### TEXTE SOURCE
----

J’aime septembre

J’aime Septembre, lorsque les touristes s’en sont allés en laissant derrière eux les marques douloureuses de leur invasion à grand fracas de rires et de hurlements, de stress, d’agressivité, de précipitation que même la mer ne parvient pas à réduire avec la prétention de faire disparaître ces comportements étranges comme par magie en si peu de temps, ce temps qu’ils appellent leurs vacances. Ils laissent de leur passage, nos forêts, nos sous-bois, nos calanques et nos chemins de randonnées souillés de détritus qui ont en l’espace de quelques minutes rempli leurs estomacs de pique-niqueux d’un jour, pressés et irrespectueux. Ils n’ont comme souvenir de la nature du sud et sa beauté que quelques photos à la japonaise, clic-clac, clic-clac, clic-clac.

Moi, j’aime Septembre, lorsque l’été s’assagit, devient doux et que son acolyte le soleil est toujours aussi joyeux mais désormais tranquille. Ils font tout deux amende honorable, admettent s’être laissés emporter et griser par cette frénésie touristique débarquée tel un tsunami. Mais au fond d’eux, ils savent que nous sommes leurs fidèles amoureux. Pour nous séduire à nouveau et faire renaître un sourire sur nos visages ils redoublent d’attentions empreintes de charme. L’été nous offre ses couleurs indiennes, sa brise légère le soir que nous sentons sur notre visage et dans notre cou, assis sur la plage quand nous pouvons enfin prendre le temps d’attendre et admirer le coucher du soleil sur la mer en osmose avec notre silence et nos sentiments intérieurs. Le soleil vient embrasser notre peau avec légèreté comme un pardon de l’avoir brûlée et de nous avoir fait fuir durant ces mois où son insolence et sa violence nous ont presque fait le détester. Septembre, le mois où l’air se régénère après le passage en forme d’exode des 4X4, SUV et Crossover en tous genres des écolo-bobos crachant leur CO2 sur nos bords de plages. Les fleurs reprennent des couleurs et leurs senteurs arrivent à nouveau à nos narines.

Septembre, le mois où nous évitons d’aller dans les endroits détruits si rapidement avec une telle insouciance, l’espace d’une saison de folie. Nous préférons y revenir en octobre lorsque les blessures florales commencent à cicatriser, lorsque nos chemins du littoral sont débarrassés de canettes, de mouchoirs, de papier alu, de préservatifs, de tongs perdues, de tous les déchets laissés-là pour nous, comme un cadeau de départ par ceux qui s’en sont retournés chez eux, l’esprit libre et heureux. Septembre où j’aime le calme de la nature, où mon âme n’a nul besoin de hausser le ton pour parler à la mer et venir reprendre nos moments d’échanges silencieux si privilégiés que nous aimons tant. La mer se remet faiblement de tous ces assauts motorisés qui l’ont meurtrie, la plage mettra du temps à retrouver le soyeux de son sable, sa chaleur qui recouvre nos reins comme un enveloppement de tendresse à peine allongés. J’entends les oiseaux non loin, je les regarde et me dis qu’ils sont le signe de la douceur revenue.

----

### DONNÉES FOURNIES
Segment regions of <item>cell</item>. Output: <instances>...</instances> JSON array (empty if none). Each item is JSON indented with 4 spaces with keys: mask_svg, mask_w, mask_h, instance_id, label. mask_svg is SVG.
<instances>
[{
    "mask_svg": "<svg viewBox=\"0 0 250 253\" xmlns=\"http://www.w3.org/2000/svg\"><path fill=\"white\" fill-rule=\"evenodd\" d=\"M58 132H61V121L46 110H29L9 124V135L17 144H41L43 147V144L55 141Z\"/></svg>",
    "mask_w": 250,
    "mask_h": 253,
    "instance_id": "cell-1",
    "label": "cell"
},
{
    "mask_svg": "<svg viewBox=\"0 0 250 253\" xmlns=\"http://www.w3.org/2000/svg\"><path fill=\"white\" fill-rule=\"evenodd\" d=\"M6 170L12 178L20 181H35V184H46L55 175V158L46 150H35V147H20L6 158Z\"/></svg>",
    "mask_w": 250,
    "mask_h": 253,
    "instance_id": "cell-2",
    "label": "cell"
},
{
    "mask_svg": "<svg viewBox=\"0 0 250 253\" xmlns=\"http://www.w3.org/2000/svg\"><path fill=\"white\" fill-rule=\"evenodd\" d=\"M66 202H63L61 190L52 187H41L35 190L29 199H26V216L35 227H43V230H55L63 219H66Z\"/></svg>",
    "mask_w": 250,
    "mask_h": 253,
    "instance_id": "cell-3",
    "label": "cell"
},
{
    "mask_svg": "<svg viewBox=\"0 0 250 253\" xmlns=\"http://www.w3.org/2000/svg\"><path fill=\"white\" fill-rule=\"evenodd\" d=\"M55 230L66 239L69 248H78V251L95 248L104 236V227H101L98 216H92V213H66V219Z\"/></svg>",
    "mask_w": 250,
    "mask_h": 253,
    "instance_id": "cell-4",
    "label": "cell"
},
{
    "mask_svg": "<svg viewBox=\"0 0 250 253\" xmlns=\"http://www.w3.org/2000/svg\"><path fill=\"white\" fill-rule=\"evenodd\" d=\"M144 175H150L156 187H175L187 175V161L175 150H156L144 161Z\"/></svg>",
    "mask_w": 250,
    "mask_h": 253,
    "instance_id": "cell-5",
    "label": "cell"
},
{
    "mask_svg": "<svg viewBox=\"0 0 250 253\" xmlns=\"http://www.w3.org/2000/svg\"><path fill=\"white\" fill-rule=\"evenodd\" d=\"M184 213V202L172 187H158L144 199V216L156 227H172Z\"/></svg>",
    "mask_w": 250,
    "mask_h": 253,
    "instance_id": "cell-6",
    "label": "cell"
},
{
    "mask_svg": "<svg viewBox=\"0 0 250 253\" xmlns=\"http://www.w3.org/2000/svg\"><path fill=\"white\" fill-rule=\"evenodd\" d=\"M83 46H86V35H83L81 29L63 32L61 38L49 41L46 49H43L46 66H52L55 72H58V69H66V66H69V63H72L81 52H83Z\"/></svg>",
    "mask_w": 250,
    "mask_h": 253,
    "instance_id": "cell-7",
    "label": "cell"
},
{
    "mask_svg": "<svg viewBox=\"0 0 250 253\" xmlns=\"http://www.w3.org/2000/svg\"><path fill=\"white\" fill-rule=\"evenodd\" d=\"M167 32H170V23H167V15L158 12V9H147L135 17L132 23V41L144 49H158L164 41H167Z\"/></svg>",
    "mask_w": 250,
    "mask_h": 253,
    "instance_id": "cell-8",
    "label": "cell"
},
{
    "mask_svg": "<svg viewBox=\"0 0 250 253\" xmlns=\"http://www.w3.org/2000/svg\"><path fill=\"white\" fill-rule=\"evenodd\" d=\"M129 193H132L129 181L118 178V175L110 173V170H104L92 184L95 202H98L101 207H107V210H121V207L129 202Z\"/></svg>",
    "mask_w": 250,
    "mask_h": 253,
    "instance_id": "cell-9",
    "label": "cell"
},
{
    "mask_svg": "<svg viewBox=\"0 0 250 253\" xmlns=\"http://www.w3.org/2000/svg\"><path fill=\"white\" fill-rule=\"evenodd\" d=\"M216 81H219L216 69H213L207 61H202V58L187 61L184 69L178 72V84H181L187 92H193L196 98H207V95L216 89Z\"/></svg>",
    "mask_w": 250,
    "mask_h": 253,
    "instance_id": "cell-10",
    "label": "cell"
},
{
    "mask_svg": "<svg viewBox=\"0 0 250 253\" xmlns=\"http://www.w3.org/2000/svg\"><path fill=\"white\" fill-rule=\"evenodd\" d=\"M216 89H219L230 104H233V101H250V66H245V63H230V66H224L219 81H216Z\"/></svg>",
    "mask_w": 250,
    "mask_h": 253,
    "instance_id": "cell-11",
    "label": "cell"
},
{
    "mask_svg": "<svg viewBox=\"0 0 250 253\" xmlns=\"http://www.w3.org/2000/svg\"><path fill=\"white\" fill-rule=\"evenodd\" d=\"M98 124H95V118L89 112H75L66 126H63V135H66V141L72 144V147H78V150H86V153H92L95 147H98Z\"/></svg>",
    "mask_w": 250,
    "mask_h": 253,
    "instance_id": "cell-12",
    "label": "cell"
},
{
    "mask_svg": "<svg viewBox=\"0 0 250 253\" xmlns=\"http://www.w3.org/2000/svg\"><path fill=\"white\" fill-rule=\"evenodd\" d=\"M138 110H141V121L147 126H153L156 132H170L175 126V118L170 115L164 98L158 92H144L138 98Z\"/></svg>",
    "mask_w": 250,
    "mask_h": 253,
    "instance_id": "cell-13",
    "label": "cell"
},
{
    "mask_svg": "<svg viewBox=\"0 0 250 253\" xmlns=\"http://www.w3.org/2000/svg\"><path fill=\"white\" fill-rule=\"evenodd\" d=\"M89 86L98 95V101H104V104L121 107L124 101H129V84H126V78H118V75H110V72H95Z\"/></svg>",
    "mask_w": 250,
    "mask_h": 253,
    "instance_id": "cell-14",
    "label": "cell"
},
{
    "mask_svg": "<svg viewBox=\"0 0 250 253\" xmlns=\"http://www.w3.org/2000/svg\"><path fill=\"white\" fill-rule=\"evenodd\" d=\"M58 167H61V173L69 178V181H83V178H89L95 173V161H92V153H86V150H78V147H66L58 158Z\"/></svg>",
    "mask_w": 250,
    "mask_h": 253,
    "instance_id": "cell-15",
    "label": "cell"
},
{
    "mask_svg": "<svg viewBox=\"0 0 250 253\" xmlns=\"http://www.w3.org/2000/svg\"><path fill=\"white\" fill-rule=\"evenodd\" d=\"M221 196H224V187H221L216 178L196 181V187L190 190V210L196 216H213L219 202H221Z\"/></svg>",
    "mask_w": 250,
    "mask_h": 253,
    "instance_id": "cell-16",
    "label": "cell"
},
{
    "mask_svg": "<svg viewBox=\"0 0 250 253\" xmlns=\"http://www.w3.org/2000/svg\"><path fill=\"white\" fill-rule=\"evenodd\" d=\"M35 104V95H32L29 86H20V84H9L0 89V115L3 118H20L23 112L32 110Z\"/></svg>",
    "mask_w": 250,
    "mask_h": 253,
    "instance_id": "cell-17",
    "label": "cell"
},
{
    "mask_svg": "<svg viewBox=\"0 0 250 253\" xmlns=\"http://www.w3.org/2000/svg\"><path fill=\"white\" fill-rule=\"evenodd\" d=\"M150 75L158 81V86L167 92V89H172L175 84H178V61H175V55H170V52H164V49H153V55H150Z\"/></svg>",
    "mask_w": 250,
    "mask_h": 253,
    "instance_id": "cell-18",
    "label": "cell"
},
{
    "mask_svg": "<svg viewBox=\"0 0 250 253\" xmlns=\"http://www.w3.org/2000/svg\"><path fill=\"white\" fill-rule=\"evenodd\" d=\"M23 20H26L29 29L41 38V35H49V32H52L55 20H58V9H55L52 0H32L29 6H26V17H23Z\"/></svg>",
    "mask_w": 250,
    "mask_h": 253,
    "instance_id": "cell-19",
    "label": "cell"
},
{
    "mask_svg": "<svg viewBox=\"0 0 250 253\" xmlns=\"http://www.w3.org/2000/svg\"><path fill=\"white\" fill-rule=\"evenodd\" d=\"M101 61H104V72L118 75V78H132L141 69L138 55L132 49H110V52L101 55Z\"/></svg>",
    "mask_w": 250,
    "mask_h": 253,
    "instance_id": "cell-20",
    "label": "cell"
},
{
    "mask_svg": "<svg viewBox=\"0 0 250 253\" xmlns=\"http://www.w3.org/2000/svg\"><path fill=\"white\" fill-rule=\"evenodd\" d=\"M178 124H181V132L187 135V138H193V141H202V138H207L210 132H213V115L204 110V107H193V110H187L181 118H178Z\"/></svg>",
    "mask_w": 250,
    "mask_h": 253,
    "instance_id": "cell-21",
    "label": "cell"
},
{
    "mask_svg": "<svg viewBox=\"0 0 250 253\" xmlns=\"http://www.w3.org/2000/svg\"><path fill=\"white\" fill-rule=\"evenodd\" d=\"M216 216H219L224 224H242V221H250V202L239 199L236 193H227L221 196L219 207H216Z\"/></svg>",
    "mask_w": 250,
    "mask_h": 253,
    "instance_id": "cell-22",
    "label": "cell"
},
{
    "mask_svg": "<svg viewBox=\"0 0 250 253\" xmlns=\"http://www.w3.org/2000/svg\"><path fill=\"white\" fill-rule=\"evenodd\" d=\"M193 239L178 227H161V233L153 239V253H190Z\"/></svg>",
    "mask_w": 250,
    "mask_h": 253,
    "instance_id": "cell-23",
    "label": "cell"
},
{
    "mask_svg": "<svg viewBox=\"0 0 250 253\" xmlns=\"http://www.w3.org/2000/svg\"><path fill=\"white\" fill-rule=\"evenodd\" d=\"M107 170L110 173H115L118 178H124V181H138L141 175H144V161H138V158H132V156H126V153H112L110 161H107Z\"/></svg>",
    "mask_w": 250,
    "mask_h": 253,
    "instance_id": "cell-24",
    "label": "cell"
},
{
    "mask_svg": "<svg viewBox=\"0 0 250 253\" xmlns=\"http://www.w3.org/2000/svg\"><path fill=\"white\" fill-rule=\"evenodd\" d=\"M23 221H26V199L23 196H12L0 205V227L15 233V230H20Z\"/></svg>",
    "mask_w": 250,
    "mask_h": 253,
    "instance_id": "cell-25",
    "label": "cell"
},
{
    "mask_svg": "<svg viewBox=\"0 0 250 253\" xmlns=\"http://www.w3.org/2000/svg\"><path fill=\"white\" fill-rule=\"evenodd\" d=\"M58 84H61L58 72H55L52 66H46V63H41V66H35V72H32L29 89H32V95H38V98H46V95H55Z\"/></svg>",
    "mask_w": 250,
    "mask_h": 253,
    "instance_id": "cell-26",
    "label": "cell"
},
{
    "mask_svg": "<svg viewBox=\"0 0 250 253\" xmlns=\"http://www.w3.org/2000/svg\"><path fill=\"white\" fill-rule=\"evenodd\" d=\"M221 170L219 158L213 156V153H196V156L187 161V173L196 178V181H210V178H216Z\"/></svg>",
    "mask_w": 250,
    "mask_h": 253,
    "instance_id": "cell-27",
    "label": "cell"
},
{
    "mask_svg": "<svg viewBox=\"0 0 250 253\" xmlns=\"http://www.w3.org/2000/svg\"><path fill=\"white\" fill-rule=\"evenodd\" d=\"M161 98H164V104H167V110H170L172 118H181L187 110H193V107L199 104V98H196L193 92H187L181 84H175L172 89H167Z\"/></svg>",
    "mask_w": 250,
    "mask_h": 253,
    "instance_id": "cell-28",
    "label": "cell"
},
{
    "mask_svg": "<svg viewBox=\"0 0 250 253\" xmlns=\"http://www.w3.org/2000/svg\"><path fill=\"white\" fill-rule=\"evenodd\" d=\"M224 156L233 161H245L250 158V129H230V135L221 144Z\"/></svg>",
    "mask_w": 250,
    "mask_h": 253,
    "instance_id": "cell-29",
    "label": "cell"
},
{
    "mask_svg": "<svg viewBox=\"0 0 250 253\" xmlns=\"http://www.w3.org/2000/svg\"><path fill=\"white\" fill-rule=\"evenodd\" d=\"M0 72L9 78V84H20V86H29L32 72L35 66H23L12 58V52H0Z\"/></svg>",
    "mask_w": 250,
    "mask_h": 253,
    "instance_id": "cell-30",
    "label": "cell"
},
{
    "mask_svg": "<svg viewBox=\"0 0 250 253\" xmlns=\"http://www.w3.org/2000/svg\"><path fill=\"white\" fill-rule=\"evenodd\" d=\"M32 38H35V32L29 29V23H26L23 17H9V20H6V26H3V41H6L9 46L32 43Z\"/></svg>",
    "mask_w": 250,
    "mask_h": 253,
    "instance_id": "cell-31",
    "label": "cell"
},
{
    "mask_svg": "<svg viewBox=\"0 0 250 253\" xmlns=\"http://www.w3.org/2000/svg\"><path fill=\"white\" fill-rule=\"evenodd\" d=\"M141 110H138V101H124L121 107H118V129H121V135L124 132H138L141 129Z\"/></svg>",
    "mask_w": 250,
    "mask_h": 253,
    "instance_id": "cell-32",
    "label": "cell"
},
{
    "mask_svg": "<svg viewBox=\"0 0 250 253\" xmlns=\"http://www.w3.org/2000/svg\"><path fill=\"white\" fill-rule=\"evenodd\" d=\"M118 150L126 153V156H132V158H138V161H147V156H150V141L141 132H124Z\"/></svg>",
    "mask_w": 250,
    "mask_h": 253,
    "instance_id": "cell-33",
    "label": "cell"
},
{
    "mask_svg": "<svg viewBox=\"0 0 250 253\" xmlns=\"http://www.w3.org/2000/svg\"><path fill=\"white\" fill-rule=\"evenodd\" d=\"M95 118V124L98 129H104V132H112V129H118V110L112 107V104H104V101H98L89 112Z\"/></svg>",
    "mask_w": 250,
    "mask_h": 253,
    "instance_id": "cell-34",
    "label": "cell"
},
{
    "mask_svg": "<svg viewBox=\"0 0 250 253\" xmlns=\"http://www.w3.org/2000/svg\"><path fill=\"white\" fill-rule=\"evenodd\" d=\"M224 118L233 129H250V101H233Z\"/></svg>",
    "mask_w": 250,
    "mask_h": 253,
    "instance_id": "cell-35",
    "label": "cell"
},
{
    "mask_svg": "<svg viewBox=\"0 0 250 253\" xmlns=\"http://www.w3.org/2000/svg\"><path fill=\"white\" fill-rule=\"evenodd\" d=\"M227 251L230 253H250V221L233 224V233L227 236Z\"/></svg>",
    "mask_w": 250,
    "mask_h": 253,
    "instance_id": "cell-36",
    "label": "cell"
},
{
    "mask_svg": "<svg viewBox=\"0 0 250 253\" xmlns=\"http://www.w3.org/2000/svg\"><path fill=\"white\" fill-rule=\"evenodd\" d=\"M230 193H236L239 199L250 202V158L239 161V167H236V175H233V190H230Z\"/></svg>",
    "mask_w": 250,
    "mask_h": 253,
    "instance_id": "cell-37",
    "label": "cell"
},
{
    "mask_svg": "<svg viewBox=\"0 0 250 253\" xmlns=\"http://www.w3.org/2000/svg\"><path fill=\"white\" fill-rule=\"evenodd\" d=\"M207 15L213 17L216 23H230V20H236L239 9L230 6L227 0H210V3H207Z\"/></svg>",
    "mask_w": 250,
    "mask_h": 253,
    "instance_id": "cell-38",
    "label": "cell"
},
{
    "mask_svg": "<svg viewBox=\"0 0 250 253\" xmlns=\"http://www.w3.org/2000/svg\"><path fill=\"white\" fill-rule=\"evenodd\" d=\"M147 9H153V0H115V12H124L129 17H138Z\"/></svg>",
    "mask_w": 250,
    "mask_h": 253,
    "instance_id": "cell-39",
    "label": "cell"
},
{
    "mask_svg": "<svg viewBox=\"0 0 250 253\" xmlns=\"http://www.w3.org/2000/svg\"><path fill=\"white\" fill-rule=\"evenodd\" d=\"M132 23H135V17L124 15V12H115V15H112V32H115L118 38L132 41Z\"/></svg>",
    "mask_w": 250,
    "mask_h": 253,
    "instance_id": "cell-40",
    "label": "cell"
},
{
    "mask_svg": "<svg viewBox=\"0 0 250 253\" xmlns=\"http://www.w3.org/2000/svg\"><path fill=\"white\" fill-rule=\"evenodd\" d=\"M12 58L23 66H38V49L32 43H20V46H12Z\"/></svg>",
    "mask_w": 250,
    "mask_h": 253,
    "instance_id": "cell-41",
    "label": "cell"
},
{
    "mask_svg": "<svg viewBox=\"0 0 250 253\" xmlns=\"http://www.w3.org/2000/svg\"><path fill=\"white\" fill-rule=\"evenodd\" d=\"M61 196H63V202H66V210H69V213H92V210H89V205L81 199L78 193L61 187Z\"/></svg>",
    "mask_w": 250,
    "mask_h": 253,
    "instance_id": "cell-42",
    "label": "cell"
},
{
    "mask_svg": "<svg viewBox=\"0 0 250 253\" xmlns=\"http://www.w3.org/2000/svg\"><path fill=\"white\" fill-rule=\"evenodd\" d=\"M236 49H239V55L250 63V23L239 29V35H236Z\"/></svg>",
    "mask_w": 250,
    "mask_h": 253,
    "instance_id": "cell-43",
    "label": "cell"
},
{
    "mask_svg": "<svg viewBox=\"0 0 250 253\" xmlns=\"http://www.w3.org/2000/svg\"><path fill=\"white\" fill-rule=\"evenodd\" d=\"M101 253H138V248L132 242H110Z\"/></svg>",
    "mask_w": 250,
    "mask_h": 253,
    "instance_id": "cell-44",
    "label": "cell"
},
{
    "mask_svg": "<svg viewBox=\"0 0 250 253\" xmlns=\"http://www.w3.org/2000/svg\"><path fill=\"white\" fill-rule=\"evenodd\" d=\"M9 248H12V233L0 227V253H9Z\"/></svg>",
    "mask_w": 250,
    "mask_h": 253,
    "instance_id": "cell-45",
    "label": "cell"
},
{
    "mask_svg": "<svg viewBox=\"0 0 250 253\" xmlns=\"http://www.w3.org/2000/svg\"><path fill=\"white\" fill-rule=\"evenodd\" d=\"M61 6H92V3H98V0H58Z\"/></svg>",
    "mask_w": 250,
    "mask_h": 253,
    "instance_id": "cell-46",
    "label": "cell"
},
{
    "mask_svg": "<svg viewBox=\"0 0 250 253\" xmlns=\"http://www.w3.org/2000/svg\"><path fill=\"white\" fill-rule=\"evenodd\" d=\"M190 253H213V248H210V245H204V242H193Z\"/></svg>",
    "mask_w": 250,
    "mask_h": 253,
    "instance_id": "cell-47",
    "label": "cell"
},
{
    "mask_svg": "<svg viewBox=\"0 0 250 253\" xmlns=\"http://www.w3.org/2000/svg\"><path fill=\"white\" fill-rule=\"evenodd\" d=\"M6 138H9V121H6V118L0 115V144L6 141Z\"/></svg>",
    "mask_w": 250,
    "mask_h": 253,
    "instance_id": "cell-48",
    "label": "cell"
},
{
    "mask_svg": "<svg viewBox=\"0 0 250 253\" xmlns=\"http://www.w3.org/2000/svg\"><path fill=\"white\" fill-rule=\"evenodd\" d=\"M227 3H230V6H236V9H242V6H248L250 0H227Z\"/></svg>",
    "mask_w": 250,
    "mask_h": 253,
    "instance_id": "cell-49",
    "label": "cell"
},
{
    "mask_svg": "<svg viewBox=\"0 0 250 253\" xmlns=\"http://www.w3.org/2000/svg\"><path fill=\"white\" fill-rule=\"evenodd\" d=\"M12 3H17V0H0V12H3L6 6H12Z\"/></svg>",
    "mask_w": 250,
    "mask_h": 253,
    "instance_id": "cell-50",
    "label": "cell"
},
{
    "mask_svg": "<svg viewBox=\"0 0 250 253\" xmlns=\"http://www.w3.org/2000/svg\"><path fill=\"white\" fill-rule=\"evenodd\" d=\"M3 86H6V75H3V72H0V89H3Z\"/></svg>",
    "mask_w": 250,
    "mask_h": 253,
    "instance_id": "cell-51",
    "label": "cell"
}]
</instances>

----

### LISTE DES EXERCICES
[A] Répondez à ces questions sur le texte sur septembre :
(i) Comment les touristes appellent-ils le temps qu'ils passent sur place ?
(ii) En quel mois préfère-t-on revenir dans les endroits abîmés pendant l'été ?
(iii) De quoi les oiseaux sont-ils le signe ?
[B] Restituez mot pour mot le passage du texte sur septembre qui va de « J’aime Septembre, lorsque les » à « clic-clac, clic-clac, clic-clac. ».
Basez-vous uniquement sur le texte sur septembre.

### VOS RÉPONSES
[A]
(i) Leurs vacances.
(ii) En octobre.
(iii) De la douceur revenue.

[B]
J’aime Septembre, lorsque les touristes s’en sont allés en laissant derrière eux les marques douloureuses de leur invasion à grand fracas de rires et de hurlements, de stress, d’agressivité, de précipitation que même la mer ne parvient pas à réduire avec la prétention de faire disparaître ces comportements étranges comme par magie en si peu de temps, ce temps qu’ils appellent leurs vacances. Ils laissent de leur passage, nos forêts, nos sous-bois, nos calanques et nos chemins de randonnées souillés de détritus qui ont en l’espace de quelques minutes rempli leurs estomacs de pique-niqueux d’un jour, pressés et irrespectueux. Ils n’ont comme souvenir de la nature du sud et sa beauté que quelques photos à la japonaise, clic-clac, clic-clac, clic-clac.